Lors d’une conférence de presse à Mar-a-Lago, le président américain Donald Trump affirme que les États-Unis assureraient la gestion du pays “jusqu’à ce qu’une transition sûre, appropriée et judicieuse puisse être mise en place”, n’excluant ni une présence militaire prolongée ni le lancement d’“une seconde attaque plus importante si nécessaire”.
Dans un discours martial, Donald Trump s’est dit “fier” de l’opération, la qualifiant d’“assaut comme on n’en avait pas vu depuis la Seconde Guerre mondiale”. Il a insisté sur la puissance militaire des États-Unis, affirmant qu’“aucun pays au monde n’aurait pu mener une telle opération”. Une rhétorique qui s’inscrit dans la continuité de son slogan politique, « Make America Great Again ».
Selon les autorités américaines, Nicolás Maduro aurait été transféré aux États-Unis, où il doit répondre devant la justice fédérale de New York d’accusations liées au narcotrafic et au terrorisme. La procureure générale des États-Unis, Pamela Bondi, a indiqué sur le réseau social X que le président vénézuélien et son épouse avaient été inculpés dans le district sud de New York.
Sur le plan militaire, Donald Trump a assuré que les États-Unis n’avaient “pas peur d’envoyer des troupes sur le terrain”, affirmant que des forces américaines étaient déjà présentes au sol lors de l’opération.
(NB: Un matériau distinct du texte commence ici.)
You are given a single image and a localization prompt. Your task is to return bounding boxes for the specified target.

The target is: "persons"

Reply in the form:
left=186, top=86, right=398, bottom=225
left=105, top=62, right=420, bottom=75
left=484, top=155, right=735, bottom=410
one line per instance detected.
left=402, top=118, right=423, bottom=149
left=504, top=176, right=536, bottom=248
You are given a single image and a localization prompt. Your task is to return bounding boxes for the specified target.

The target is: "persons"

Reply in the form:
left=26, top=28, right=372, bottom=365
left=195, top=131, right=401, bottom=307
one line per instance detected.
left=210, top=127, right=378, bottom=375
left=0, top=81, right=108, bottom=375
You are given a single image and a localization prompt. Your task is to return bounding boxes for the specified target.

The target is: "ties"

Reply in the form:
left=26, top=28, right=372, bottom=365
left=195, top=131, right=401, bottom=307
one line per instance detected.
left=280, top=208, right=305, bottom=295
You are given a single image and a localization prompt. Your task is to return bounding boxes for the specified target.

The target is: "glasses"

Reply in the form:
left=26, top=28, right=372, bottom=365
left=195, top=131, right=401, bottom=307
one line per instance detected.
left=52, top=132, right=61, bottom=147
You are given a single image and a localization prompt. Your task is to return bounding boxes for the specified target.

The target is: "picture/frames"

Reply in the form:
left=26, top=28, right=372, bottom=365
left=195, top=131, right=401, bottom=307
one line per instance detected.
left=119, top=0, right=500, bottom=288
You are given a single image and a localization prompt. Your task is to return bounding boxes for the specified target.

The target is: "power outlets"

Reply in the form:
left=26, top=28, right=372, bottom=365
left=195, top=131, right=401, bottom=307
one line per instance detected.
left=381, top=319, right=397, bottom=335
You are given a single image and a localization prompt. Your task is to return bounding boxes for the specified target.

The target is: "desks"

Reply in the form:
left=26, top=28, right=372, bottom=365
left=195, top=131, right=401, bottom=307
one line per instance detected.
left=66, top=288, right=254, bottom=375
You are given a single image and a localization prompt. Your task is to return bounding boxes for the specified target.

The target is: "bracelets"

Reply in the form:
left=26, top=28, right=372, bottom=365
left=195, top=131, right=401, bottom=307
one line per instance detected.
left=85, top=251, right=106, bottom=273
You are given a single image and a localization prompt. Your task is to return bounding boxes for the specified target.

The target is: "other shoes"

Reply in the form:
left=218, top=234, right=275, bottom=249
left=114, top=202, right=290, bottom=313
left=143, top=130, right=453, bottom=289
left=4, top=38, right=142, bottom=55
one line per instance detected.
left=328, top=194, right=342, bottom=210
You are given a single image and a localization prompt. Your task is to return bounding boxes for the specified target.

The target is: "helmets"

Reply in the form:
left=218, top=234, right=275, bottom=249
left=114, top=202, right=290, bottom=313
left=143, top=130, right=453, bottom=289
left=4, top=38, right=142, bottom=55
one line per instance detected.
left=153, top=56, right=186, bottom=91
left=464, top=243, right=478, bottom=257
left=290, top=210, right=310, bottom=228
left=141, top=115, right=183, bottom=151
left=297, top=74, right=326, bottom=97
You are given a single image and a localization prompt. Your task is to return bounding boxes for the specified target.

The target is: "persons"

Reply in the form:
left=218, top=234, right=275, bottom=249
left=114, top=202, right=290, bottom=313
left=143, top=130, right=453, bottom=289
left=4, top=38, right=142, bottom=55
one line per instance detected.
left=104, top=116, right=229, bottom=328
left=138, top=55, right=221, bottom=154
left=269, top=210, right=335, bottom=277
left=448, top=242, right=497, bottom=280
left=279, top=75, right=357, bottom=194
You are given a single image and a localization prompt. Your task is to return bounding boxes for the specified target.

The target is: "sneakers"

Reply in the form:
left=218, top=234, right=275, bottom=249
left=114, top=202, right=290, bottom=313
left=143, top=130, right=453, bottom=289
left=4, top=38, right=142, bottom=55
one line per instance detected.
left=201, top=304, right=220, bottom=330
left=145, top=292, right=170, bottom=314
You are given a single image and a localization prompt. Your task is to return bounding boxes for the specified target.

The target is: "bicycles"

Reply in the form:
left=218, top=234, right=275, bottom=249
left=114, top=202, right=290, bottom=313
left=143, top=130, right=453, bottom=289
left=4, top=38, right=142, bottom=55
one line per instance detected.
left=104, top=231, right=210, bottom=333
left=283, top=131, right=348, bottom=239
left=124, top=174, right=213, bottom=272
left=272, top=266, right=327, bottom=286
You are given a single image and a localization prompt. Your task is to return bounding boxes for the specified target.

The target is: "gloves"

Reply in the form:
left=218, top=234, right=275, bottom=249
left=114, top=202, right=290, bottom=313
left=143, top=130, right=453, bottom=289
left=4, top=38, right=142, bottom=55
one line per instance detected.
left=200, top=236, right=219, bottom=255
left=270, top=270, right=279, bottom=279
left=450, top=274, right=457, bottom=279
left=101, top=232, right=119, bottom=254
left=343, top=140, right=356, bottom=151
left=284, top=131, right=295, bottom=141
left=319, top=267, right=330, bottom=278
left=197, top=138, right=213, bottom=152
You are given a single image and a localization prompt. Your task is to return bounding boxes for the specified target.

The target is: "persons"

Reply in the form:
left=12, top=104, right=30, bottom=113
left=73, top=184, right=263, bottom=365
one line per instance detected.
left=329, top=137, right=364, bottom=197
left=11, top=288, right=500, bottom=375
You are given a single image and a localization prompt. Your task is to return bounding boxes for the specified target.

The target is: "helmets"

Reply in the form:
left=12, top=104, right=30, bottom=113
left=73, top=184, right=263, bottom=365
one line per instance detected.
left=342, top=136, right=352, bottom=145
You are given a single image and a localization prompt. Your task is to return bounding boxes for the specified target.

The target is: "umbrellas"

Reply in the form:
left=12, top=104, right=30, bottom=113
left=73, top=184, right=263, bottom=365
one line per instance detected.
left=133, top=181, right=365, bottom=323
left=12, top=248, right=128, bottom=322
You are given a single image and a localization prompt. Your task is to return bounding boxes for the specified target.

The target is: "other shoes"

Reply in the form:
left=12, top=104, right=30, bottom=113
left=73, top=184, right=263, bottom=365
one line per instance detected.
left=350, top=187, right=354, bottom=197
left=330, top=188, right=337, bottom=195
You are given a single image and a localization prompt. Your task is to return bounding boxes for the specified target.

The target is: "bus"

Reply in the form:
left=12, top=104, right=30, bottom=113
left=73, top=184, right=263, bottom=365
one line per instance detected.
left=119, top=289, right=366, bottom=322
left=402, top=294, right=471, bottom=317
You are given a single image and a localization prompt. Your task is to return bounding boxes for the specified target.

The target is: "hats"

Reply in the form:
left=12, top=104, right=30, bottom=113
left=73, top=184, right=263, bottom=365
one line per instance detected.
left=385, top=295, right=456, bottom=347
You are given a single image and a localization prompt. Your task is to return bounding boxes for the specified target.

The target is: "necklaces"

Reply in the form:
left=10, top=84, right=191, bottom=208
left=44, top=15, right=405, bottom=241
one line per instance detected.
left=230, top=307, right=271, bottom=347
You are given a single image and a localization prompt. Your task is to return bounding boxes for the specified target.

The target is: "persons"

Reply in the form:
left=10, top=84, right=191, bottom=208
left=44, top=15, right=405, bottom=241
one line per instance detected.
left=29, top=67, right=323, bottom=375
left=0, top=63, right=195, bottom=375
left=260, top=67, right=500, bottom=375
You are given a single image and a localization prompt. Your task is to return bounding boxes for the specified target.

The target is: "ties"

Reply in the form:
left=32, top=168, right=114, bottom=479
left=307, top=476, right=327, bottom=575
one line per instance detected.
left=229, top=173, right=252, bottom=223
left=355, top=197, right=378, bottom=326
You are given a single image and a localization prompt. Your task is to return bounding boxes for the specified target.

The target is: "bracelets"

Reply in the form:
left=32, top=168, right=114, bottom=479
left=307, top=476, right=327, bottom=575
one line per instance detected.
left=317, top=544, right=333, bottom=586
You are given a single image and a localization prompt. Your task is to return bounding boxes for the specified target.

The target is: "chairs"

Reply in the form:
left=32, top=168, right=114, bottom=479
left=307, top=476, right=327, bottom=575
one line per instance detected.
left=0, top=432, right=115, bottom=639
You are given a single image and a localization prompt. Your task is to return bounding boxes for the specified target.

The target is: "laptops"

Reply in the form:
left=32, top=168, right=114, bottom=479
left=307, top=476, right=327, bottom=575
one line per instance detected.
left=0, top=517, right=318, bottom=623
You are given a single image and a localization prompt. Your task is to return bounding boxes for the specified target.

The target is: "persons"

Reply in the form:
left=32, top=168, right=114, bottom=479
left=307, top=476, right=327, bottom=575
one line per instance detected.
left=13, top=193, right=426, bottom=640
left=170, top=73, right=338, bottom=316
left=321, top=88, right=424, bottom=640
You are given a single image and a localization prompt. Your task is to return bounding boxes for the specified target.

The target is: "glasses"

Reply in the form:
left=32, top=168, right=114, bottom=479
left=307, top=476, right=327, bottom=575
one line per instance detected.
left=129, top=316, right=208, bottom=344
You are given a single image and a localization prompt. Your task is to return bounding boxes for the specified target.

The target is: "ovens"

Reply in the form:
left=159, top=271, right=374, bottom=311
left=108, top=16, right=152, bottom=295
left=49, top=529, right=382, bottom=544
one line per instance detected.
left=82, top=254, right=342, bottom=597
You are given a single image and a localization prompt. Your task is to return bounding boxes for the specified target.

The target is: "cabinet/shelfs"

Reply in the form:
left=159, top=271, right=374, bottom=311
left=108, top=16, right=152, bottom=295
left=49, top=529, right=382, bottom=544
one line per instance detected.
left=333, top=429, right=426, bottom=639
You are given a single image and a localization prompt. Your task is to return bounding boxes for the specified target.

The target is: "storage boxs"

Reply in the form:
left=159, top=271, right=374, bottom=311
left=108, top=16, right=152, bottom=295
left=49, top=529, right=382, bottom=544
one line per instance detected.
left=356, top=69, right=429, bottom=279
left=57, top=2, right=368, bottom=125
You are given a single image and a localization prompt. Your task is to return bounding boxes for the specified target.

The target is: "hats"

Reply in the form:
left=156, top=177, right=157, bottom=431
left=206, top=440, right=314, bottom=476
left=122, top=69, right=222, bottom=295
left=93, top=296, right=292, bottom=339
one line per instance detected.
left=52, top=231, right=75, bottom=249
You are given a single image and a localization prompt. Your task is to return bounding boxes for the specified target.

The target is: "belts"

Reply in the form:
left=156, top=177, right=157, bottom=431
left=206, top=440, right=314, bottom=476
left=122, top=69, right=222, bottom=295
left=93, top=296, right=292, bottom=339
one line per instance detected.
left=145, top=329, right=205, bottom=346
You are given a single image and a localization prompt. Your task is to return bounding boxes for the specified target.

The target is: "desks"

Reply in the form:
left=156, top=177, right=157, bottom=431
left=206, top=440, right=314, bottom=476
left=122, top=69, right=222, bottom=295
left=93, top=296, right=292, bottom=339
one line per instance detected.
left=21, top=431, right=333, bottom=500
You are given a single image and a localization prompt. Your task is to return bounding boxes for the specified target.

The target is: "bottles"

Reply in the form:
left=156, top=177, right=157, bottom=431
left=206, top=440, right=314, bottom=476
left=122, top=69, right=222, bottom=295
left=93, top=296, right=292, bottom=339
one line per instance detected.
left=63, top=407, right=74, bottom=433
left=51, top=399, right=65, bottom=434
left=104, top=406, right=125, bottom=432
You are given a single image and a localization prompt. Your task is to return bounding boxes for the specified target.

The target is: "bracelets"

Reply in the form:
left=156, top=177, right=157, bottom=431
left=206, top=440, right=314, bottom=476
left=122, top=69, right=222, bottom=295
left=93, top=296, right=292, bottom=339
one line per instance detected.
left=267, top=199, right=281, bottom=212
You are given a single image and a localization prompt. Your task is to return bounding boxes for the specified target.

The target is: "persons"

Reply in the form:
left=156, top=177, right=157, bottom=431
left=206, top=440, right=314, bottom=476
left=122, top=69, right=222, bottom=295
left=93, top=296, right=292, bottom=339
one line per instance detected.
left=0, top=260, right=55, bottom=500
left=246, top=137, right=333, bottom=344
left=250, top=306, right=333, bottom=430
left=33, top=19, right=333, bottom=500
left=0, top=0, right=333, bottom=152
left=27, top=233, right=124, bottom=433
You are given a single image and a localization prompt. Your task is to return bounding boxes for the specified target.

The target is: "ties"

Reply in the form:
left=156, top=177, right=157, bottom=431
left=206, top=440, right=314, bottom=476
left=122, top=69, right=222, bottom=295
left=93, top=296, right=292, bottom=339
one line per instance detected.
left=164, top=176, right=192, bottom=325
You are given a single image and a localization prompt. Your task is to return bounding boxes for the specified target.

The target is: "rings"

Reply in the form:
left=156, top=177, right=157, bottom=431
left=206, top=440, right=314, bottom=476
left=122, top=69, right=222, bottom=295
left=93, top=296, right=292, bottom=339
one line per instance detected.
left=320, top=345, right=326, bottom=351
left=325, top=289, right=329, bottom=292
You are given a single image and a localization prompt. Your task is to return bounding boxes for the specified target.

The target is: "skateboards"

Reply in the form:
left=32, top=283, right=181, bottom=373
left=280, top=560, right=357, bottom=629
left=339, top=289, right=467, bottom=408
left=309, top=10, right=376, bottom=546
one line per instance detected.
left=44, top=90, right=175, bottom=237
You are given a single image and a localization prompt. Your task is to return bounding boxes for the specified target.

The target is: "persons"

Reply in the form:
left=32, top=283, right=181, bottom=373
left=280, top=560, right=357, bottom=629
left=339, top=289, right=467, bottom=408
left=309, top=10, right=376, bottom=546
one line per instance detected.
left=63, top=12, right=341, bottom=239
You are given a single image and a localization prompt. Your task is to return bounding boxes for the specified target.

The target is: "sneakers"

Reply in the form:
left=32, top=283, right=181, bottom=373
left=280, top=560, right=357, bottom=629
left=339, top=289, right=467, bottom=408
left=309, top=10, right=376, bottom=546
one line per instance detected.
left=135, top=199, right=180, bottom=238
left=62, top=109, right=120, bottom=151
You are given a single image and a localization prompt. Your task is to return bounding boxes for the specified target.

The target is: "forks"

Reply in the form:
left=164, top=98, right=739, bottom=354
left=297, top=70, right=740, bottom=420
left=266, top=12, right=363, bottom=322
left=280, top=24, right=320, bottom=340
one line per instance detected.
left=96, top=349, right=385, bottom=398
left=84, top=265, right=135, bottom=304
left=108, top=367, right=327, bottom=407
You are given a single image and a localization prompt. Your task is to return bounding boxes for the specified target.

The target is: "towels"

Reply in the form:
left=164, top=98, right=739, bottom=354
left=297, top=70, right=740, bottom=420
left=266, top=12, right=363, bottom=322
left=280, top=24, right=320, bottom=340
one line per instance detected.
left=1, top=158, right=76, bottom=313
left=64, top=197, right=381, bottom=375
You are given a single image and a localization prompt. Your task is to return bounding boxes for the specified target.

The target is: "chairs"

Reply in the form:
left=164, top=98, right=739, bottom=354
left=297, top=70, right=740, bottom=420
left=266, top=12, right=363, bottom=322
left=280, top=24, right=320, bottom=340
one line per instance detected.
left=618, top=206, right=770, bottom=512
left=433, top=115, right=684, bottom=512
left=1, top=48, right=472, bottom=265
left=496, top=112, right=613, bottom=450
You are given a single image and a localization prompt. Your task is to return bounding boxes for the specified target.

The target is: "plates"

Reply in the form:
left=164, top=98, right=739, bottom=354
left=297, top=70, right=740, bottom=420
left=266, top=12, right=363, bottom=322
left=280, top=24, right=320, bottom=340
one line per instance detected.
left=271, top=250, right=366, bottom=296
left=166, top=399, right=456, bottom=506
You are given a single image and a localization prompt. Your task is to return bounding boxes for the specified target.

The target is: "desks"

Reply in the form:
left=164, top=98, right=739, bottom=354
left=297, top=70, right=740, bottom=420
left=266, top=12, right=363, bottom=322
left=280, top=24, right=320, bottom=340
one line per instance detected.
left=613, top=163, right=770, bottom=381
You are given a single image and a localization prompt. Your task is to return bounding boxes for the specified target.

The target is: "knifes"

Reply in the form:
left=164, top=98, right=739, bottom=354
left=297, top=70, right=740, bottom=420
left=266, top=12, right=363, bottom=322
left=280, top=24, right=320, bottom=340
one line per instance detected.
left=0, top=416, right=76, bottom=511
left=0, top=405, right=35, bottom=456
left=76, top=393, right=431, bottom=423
Le chef d’état-major américain, le général Dan Caine, a déclaré que l’intervention, baptisée Absolute Resolve, avait été préparée “depuis des mois” et mobilisé plus de 150 avions.
Le président américain a également annoncé son intention d’autoriser des compagnies pétrolières américaines à exploiter les vastes réserves de brut du Venezuela et à investir dans la remise en état des infrastructures énergétiques du pays.
À Caracas, la Cour suprême du Venezuela a confié provisoirement les pouvoirs présidentiels à la vice-présidente Delcy Rodríguez, sans déclarer Nicolás Maduro définitivement empêché. Delcy Rodríguez a exigé la libération du chef de l’État, dénonçant toute tentative de mise sous tutelle du pays.